— START OF Listed records —

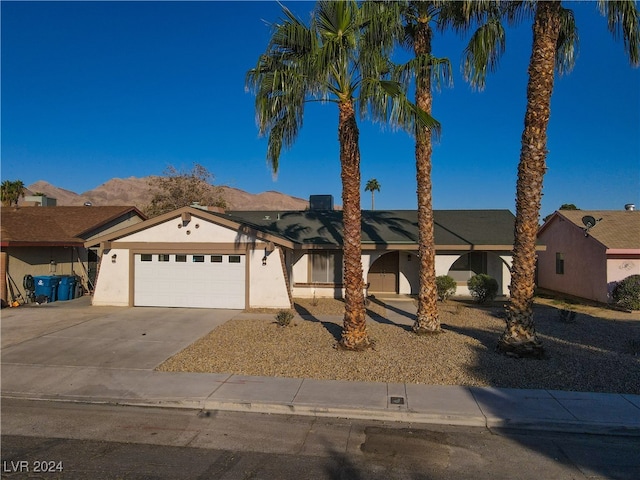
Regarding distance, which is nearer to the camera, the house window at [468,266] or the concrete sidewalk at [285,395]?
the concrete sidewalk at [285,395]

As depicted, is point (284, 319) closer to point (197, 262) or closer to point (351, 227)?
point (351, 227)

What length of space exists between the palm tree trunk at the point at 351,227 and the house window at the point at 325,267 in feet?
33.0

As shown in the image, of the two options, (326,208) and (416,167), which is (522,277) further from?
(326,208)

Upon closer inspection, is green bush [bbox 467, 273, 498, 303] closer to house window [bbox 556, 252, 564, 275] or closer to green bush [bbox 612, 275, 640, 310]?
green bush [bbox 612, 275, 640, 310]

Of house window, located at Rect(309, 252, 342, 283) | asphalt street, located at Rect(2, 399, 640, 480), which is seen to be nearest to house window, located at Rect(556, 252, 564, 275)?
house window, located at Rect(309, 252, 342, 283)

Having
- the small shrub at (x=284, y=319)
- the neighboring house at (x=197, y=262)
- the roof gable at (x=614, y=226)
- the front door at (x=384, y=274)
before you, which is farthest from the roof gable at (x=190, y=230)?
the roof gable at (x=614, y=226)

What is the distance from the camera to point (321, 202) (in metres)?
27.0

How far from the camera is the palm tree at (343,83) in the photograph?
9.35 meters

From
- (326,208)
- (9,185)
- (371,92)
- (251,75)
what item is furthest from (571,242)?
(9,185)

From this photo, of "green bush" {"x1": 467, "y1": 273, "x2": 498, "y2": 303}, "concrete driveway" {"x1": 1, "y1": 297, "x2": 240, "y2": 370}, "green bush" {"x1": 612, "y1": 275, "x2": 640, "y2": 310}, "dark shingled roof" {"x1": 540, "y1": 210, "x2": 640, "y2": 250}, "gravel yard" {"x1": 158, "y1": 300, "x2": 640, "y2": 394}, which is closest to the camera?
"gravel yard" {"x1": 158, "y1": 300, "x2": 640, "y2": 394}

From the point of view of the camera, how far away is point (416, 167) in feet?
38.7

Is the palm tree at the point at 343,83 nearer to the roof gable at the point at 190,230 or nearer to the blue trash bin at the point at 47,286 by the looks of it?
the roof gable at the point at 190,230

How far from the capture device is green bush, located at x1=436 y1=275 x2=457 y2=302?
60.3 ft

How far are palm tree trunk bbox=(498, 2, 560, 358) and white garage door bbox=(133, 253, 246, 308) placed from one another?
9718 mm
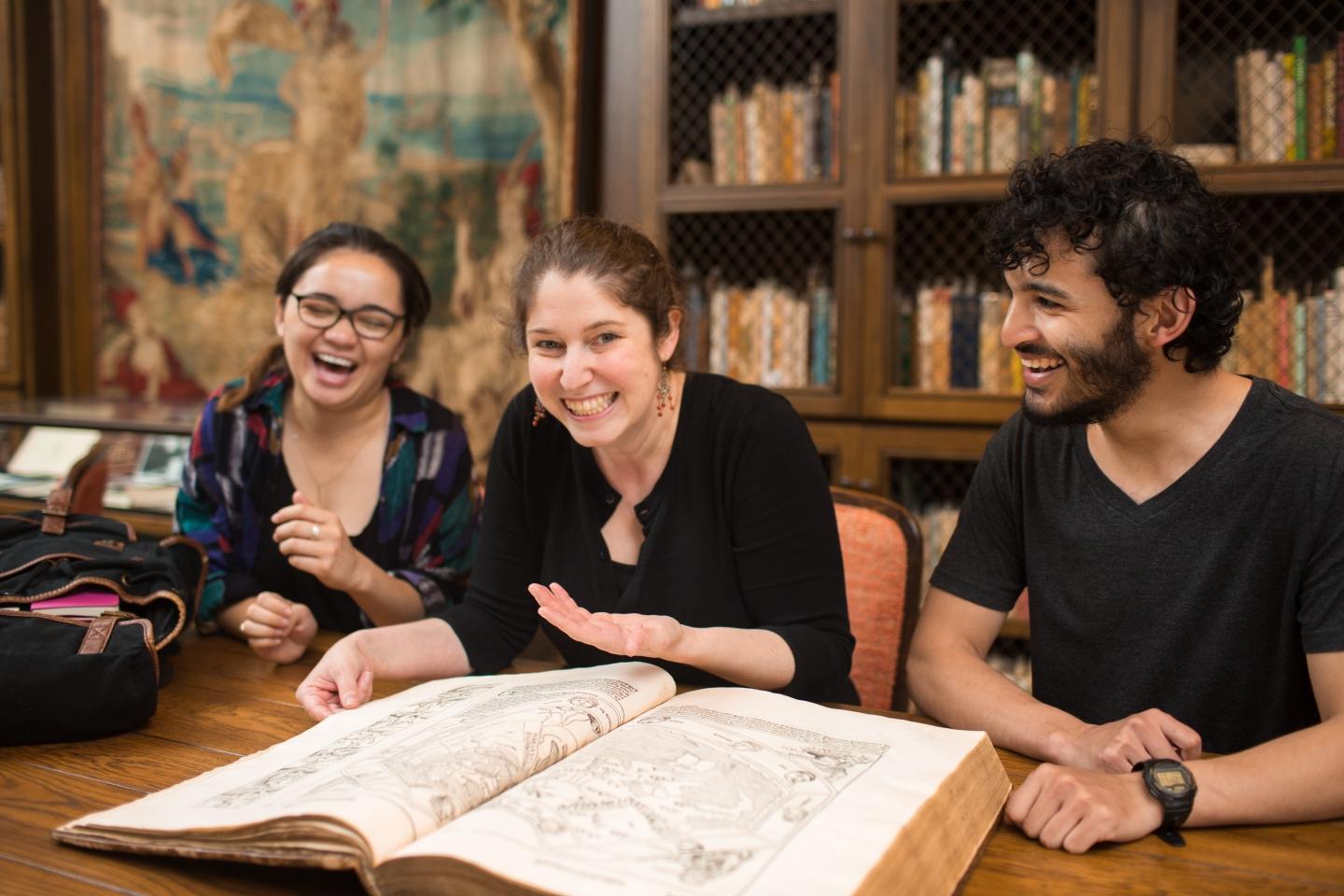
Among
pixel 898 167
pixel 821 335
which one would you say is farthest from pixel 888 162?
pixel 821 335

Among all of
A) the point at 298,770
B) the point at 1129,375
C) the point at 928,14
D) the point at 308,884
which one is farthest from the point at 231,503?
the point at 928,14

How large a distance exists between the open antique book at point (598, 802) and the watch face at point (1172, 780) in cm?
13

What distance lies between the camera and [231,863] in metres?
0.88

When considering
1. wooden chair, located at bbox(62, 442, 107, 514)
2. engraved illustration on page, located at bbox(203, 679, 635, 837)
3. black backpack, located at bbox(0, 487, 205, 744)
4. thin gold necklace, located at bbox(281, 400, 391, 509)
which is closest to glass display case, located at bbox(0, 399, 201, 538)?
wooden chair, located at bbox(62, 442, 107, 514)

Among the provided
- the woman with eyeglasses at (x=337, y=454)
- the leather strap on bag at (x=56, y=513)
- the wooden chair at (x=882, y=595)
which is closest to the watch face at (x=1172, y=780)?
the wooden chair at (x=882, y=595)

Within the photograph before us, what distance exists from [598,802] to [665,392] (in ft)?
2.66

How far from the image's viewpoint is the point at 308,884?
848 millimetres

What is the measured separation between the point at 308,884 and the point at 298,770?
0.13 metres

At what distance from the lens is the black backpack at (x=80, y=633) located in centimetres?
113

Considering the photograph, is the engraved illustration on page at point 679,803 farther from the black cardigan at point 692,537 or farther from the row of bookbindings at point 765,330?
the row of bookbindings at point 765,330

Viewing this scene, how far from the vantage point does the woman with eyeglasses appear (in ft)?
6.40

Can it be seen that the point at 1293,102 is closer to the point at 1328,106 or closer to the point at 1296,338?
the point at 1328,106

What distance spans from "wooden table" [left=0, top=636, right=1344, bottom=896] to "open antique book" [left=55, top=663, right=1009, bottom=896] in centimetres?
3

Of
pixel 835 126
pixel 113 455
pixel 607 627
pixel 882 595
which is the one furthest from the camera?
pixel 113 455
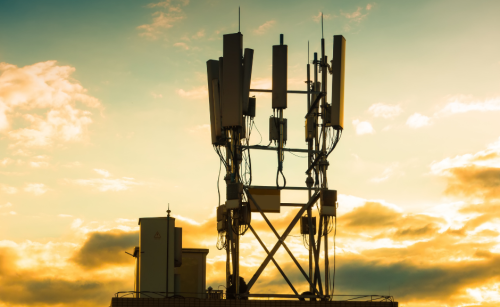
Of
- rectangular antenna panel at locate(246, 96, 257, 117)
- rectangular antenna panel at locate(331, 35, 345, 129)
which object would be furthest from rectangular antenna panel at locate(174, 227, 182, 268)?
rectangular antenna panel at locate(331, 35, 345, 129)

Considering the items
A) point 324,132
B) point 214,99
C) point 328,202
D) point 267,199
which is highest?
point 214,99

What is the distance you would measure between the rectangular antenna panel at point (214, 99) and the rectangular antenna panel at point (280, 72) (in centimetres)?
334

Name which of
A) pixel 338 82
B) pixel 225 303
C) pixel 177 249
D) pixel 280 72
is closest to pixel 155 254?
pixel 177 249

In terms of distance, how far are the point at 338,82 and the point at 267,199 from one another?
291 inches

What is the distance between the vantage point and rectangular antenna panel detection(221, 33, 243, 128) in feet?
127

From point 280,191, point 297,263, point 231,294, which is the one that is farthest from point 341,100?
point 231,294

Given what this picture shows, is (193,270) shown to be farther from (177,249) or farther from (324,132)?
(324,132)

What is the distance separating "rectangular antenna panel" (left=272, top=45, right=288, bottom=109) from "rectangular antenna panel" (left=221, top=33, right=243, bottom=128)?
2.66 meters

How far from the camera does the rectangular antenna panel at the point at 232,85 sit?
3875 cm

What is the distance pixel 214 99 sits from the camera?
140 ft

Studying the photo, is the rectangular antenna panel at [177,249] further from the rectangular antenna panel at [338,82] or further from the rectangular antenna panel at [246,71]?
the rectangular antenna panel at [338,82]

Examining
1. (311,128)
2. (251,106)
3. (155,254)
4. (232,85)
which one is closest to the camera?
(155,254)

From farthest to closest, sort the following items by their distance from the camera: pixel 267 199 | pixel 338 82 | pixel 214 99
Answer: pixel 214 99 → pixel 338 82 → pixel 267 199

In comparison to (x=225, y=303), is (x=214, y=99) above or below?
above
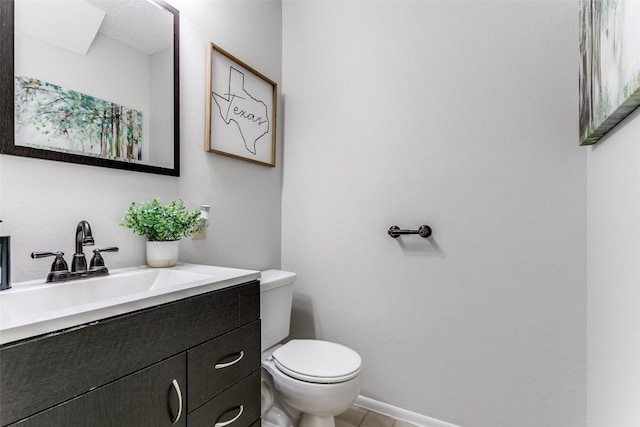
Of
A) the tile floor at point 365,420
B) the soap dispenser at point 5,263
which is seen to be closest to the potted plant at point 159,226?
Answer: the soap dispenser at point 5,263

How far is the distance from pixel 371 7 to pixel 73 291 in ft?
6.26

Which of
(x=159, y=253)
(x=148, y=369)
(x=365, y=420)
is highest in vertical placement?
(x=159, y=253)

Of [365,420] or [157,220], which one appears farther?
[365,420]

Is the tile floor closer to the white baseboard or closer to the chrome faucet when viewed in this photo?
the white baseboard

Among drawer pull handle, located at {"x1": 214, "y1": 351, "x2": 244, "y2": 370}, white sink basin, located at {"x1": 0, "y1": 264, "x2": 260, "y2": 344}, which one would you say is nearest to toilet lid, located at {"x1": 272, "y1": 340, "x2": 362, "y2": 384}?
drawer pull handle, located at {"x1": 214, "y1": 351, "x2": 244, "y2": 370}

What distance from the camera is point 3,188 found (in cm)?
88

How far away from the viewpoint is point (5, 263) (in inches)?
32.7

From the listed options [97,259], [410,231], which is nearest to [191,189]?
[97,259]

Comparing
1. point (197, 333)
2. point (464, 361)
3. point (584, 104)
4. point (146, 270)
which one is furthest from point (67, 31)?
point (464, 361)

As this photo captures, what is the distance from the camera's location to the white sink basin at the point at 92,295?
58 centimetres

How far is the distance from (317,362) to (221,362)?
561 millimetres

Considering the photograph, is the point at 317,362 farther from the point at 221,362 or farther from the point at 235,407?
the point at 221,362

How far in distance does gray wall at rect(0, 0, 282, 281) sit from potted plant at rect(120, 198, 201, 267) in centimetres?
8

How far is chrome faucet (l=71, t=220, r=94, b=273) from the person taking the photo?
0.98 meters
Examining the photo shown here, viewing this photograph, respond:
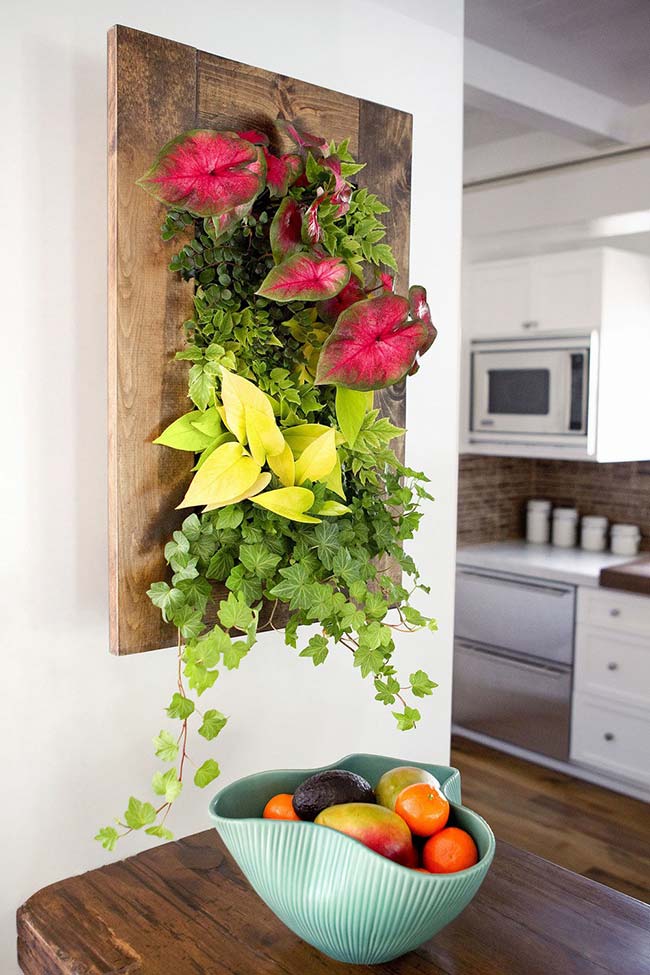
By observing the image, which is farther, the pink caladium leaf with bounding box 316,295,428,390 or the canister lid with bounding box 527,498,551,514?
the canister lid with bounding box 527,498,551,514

— END OF Listed records —

Task statement: Extract, word for word, every line from the one containing "What distance from the camera" to the end of the data above, both ends included, and leave out the pictures.

Reply to the exercise:
What distance from the camera is point 3,188 found (in cm)?
88

How far away from the viewpoint is point (5, 263) (in inches)?
32.7

From the listed options [97,259], [410,231], which is nearest to [191,189]?
[97,259]

Comparing
1. point (197, 333)
2. point (464, 361)
3. point (584, 104)
4. point (146, 270)
which one is furthest from point (67, 31)?
point (464, 361)

As this photo captures, what is the distance from the camera's location to the white sink basin at the point at 92,295?
58 centimetres

How far is the distance from (317,362) to (221,362)?
561 millimetres

Considering the photograph, is the point at 317,362 farther from the point at 221,362 or farther from the point at 235,407?
the point at 221,362

How far in distance does gray wall at rect(0, 0, 282, 281) sit from potted plant at rect(120, 198, 201, 267) in centimetres?
8

How far is chrome faucet (l=71, t=220, r=94, b=273) from the person taking the photo?
0.98 meters
Examining the photo shown here, viewing this photograph, respond:
By observing the image, which is farther, the pink caladium leaf with bounding box 316,295,428,390 or the canister lid with bounding box 527,498,551,514?
the canister lid with bounding box 527,498,551,514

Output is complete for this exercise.